It’s just that the affair of the Danish cartoons has demonstrated that while information, images and ideas circulate without restriction, it is more and more difficult to disconnect interior order from exterior disorder.

It is not the interior dimension of this affair that is striking. There would not have been the slightest movement of Muslims within our countries, or perhaps even outside of our countries, if not for the deliberate decision of a certain number of Arab or Muslim countries to intimidate Europe. We witnessed a crude operation, but apparently efficient enough to make Europe feel that it was under surveillance and that it had to justify its mores and customs before a political and religious tribunal outside of Europe.

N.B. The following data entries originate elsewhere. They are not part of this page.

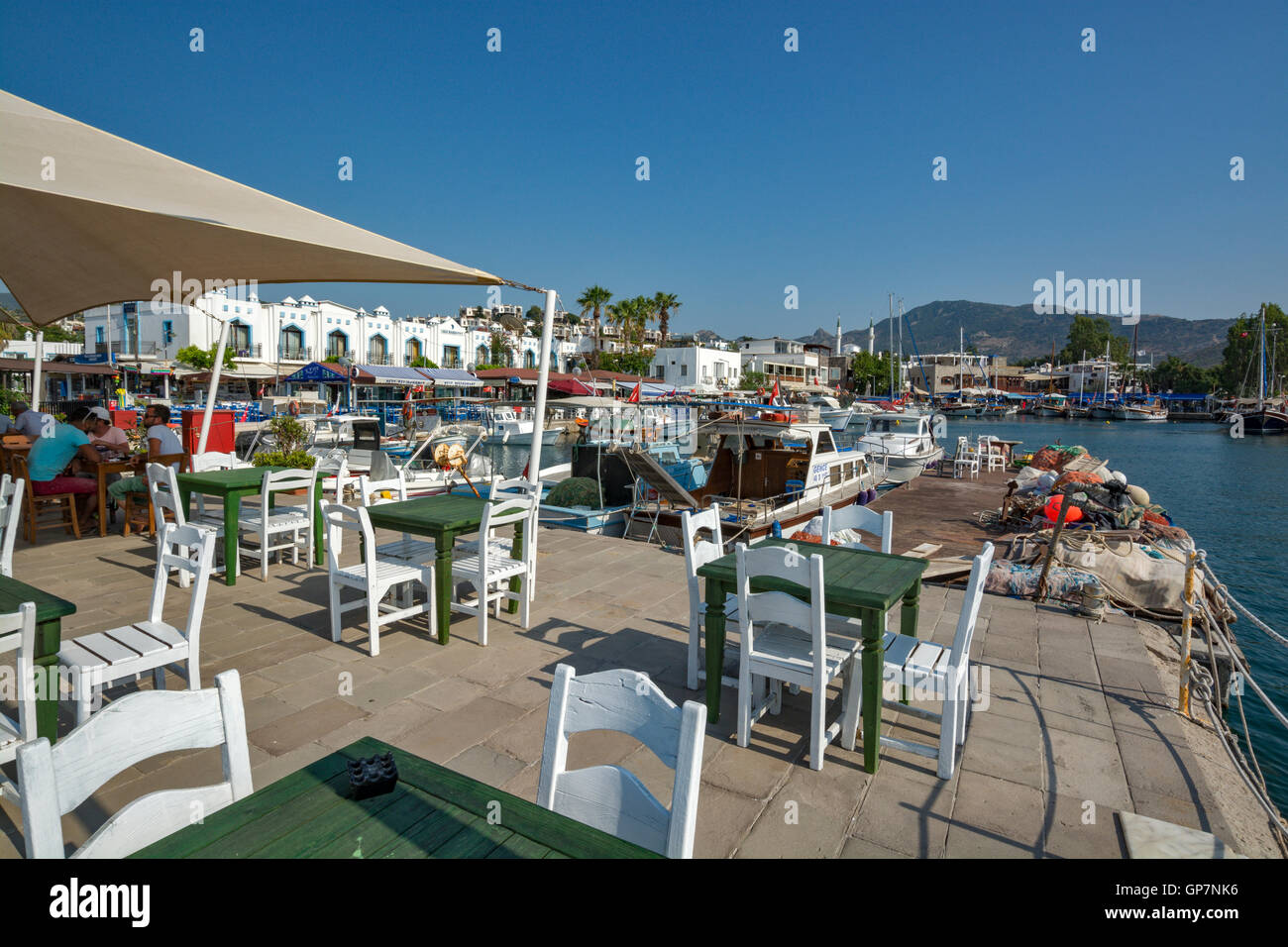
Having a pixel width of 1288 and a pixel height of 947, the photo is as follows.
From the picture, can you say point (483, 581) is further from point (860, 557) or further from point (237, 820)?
point (237, 820)

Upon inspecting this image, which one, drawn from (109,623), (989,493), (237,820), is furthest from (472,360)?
(237,820)

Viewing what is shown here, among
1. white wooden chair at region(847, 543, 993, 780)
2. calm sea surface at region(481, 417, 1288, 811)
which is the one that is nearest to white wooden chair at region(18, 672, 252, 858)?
white wooden chair at region(847, 543, 993, 780)

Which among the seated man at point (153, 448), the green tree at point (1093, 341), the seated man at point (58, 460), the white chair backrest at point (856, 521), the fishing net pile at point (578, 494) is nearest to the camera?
the white chair backrest at point (856, 521)

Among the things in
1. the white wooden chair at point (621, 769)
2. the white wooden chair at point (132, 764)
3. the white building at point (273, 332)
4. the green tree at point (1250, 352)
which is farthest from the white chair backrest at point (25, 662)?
the green tree at point (1250, 352)

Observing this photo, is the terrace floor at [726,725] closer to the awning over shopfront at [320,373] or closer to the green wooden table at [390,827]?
the green wooden table at [390,827]

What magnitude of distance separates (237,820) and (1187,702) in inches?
192

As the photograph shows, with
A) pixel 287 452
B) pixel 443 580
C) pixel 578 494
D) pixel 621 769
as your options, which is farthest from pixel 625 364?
pixel 621 769

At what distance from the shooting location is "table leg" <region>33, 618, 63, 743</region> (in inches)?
106

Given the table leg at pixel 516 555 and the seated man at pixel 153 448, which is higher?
the seated man at pixel 153 448

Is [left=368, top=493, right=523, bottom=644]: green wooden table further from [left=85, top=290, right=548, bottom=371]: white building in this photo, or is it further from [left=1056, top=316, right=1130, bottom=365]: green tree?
[left=1056, top=316, right=1130, bottom=365]: green tree

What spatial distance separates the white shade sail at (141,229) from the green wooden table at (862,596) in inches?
90.1

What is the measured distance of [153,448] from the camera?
7.52m

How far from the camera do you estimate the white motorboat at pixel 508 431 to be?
24688 millimetres

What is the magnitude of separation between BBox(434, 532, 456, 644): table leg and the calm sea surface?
23.7 ft
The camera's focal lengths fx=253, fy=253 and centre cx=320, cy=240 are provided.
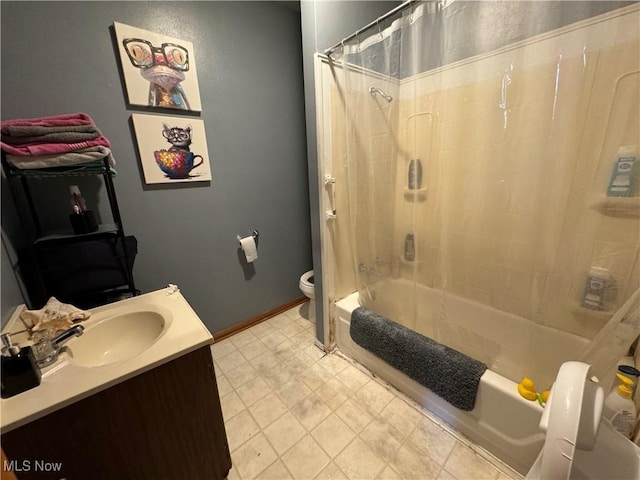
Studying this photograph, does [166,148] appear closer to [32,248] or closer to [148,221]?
[148,221]

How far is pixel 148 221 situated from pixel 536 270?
216 cm

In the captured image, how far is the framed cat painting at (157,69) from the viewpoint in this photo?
1.37m

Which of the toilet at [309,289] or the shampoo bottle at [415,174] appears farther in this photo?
the toilet at [309,289]

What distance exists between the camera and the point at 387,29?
4.26ft

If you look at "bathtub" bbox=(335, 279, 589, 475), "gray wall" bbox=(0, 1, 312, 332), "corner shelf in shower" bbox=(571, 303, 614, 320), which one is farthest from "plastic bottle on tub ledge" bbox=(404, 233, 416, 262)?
"gray wall" bbox=(0, 1, 312, 332)

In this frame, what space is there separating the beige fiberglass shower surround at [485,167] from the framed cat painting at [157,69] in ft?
2.70

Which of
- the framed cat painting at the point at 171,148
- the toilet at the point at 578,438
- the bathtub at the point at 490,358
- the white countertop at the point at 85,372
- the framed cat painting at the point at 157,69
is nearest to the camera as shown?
the toilet at the point at 578,438

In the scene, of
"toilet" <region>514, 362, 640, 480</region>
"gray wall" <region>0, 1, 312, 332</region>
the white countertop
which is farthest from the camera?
"gray wall" <region>0, 1, 312, 332</region>

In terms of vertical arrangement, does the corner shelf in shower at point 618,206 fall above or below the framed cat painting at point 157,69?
below

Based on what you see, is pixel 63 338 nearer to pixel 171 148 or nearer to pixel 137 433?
pixel 137 433

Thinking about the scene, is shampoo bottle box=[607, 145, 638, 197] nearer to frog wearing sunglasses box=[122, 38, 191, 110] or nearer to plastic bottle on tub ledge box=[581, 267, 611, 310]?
plastic bottle on tub ledge box=[581, 267, 611, 310]

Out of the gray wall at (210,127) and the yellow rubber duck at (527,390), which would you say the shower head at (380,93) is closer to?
the gray wall at (210,127)

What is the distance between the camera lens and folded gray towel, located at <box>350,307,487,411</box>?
3.80 feet

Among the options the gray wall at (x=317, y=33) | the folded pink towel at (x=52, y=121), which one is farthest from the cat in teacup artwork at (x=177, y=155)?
the gray wall at (x=317, y=33)
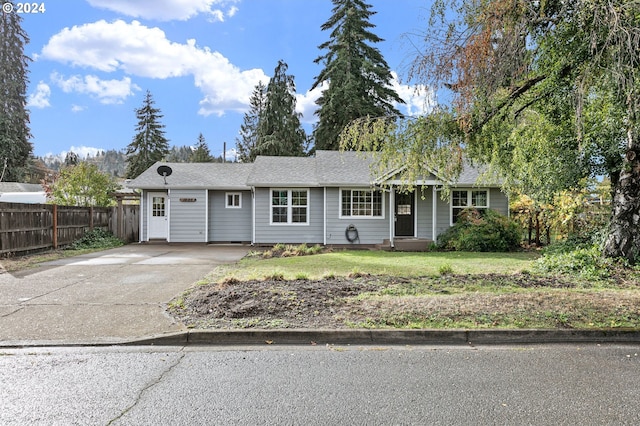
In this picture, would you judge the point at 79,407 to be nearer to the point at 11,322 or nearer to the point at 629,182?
the point at 11,322

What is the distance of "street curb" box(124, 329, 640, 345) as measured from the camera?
4484 millimetres

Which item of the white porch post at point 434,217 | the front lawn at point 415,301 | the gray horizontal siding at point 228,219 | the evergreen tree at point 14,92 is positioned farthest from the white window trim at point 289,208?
the evergreen tree at point 14,92

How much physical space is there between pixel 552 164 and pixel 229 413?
32.0 feet

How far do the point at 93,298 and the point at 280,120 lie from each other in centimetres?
2806

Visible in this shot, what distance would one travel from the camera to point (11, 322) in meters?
4.98

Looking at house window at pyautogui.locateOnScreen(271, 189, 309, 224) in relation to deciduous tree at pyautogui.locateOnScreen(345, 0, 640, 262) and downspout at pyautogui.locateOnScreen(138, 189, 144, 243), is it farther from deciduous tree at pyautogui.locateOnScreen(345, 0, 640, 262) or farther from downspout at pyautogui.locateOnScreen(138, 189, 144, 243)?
deciduous tree at pyautogui.locateOnScreen(345, 0, 640, 262)

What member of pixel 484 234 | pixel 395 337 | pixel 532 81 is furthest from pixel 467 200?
pixel 395 337

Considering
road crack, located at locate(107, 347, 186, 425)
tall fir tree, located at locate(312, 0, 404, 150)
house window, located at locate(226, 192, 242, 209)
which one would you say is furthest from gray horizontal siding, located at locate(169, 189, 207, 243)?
tall fir tree, located at locate(312, 0, 404, 150)

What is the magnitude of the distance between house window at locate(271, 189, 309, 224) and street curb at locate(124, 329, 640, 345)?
36.7 ft

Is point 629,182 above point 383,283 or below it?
above

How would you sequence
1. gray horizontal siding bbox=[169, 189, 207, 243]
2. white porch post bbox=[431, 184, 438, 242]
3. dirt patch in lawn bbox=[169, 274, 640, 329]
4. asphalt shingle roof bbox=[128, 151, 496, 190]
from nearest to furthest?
1. dirt patch in lawn bbox=[169, 274, 640, 329]
2. white porch post bbox=[431, 184, 438, 242]
3. asphalt shingle roof bbox=[128, 151, 496, 190]
4. gray horizontal siding bbox=[169, 189, 207, 243]

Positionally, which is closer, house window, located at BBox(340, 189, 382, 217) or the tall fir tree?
house window, located at BBox(340, 189, 382, 217)

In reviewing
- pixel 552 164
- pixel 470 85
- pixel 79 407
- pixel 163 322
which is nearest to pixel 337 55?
pixel 552 164

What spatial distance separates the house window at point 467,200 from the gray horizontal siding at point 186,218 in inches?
413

The situation does not call for subtle arguments on the balance, however necessary, between freedom and respect of opinions, but (instead calls for) firmness of European governments which until now have allowed themselves to be shoved around by systems that do not respect freedom, in particular religious freedom.

– Isn’t the weakness of governments in this affair the reflection of the fact that we do not know how to be a people any more – which means that we are dealing with a democracy that has neither demos nor kratos?

– We do not know how to live in our nations. The glorious nation suffered and caused too many calamities. We can no longer, if I may say so, “start over as in 1914.” Only we haven’t discovered what life after the nation consists of. Conventional wisdom claimed that our national lives were henceforth an illusion and that we were already living in Europe. Well it isn’t true. That said, the European construction will be a reasonable enterprise provided they give up their attempt to denationalize nations. The future of Europe is in initiatives such as Airbus or Ariane, common actions, and not in the imposition of abstract rules that are supposed to lead to a superior stage of human existence.

– The irony of history is that we are colliding today with the fulfillment of what we ourselves invented: equality has become egalitarianism, Enlightenment has become the triumph of the individual, democracy has been degraded into “hyperdemocracy”…

– Of course, but it cannot just be deplored. If we distanced ourselves from the sovereign and purely national State, it was because it had produced devastating effects. But we did not calculate that this world freed from our old guilt would not be livable. And we didn’t see that the artifices we were constructing to govern us were going to prevent us from governing ourselves. There is a point where the instrument is too vast and too complex for the one wielding it. In cartoons from the revolutionary period, we see the peasant carrying the priest, the nobleman, and the tax collector on his shoulders. Of course, we no longer live under the yoke, but each of us bears the weight of a pile of governing bodies, from the municipality or the region to the United Nations, and in between the State and Europe, not to mention diverse commissions and organisms. In truth, our daily lives now consist only of applying more and more rigorously rules that are more and more rigorous. We have here a systematic self-mutilation of citizens for the purpose of preventing all risks that free actions might engender. The principle of precaution, in a comical exaggeration, has taken on the value of a constitutional amendment in France, and will soon forbid us from leaving our cradle. When I hear the Minister of Agriculture celebrate with exaltation the fact that all of France mobilizes for a wild duck found dead near a pond, I have the feeling that we have entered a strange world.

– Your book could have been called “Requiem for Politics”?

– If you like, but we cannot escape from politics. The era of depoliticizing is perhaps about to end. We are we to do with Europe, with America, with the Arab-Muslim world? What Burke already called the catechism of human rights does not provide an answer to these questions.